» PROBLEM REQUIREMENTS:
Copy out the records between the lines holding "What is the extent" and "Which of green", inclusive, swapping "vulture head" for "bird's head" and changing nothing else.

(Dataset items)
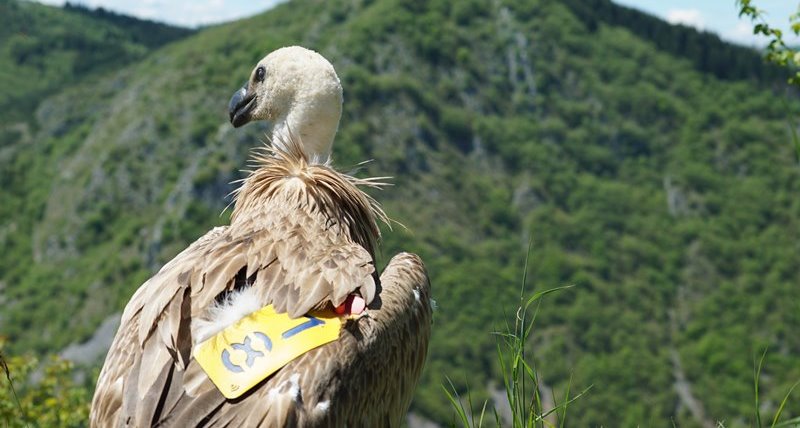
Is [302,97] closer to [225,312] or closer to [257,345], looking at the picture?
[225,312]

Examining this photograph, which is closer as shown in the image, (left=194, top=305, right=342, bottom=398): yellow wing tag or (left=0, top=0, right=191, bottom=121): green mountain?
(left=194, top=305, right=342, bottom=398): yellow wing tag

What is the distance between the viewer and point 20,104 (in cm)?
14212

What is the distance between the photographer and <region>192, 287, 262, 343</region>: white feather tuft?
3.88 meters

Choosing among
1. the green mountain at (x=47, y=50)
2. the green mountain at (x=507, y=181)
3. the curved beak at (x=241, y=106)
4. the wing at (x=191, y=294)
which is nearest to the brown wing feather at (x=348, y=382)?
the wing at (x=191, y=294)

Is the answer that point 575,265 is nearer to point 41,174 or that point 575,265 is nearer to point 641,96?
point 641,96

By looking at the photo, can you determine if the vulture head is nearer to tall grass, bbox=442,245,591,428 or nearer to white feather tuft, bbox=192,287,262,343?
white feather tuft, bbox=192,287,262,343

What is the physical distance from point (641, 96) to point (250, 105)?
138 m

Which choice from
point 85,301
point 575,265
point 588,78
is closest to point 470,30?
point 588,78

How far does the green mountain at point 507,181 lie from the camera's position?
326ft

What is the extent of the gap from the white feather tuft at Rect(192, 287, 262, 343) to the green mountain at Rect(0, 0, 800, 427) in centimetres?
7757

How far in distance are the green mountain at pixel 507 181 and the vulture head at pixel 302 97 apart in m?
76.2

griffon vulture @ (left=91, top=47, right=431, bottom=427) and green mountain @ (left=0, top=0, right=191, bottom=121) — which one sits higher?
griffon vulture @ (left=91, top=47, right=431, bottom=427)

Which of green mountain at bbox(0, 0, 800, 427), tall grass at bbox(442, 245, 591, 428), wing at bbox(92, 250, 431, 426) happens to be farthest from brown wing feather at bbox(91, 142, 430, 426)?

==

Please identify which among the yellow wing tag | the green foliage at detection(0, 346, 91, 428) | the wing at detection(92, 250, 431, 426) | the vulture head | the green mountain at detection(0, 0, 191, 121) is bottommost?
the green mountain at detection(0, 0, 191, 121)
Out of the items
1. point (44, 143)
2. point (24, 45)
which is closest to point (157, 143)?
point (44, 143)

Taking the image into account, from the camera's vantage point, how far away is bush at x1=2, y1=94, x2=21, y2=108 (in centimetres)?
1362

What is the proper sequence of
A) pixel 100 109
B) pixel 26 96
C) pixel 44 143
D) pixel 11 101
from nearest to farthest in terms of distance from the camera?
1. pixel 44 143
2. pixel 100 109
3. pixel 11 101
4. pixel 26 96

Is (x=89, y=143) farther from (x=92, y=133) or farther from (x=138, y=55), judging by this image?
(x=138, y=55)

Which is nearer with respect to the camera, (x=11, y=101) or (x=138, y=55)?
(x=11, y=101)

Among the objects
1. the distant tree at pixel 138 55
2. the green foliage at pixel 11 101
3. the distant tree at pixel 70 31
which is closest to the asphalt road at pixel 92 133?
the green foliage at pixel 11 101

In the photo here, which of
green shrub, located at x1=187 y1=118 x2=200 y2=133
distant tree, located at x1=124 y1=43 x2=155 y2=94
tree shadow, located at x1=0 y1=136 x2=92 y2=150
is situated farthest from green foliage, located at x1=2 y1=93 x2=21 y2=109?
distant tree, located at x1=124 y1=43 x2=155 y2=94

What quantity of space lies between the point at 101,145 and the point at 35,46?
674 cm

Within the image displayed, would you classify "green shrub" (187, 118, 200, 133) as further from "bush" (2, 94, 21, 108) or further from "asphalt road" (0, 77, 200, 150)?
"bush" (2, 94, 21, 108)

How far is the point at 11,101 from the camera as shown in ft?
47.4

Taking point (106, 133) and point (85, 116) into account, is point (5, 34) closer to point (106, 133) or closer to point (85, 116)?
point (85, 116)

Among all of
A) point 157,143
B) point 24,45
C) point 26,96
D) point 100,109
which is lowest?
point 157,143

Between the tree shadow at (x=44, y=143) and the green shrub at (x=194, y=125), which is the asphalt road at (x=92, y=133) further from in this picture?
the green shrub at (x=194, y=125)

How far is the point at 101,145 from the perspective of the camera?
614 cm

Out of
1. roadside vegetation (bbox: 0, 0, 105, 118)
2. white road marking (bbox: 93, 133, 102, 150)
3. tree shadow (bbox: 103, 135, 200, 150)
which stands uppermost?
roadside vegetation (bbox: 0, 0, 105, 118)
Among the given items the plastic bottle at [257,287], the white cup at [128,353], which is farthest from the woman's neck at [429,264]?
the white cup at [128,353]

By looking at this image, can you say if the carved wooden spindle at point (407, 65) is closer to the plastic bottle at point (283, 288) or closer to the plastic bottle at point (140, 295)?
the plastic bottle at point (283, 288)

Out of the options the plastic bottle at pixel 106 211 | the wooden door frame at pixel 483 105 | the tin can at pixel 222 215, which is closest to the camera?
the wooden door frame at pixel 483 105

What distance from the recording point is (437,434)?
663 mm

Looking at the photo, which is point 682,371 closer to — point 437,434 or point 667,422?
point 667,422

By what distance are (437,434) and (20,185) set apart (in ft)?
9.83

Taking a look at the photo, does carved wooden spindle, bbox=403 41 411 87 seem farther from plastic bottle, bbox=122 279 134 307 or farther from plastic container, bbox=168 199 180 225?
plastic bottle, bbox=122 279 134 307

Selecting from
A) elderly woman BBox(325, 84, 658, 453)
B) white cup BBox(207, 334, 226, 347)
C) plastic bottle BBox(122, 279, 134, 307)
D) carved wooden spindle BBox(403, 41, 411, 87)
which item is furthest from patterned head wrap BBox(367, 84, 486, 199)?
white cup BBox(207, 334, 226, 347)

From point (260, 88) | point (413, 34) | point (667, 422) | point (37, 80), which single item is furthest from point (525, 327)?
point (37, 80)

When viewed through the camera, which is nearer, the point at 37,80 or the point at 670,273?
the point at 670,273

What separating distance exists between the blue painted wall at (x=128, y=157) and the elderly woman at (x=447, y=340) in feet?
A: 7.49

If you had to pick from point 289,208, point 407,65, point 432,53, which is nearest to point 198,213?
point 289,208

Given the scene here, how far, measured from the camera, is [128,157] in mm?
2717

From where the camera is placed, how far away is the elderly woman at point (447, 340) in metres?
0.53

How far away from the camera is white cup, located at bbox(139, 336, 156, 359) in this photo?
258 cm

» OUTPUT FOR THIS TASK:
What is the extent of the gap from the white feather tuft at Rect(192, 287, 262, 343) to the green mountain at Rect(0, 0, 800, 427) in centimetres?
7757

How far in distance are the green mountain at pixel 507 181 and the bird's head at pixel 302 97 apart in m?
76.2

griffon vulture @ (left=91, top=47, right=431, bottom=427) and green mountain @ (left=0, top=0, right=191, bottom=121) — which one sits higher?
griffon vulture @ (left=91, top=47, right=431, bottom=427)

Which of green mountain at bbox(0, 0, 800, 427), tall grass at bbox(442, 245, 591, 428), wing at bbox(92, 250, 431, 426) happens to be farthest from brown wing feather at bbox(91, 142, 430, 426)?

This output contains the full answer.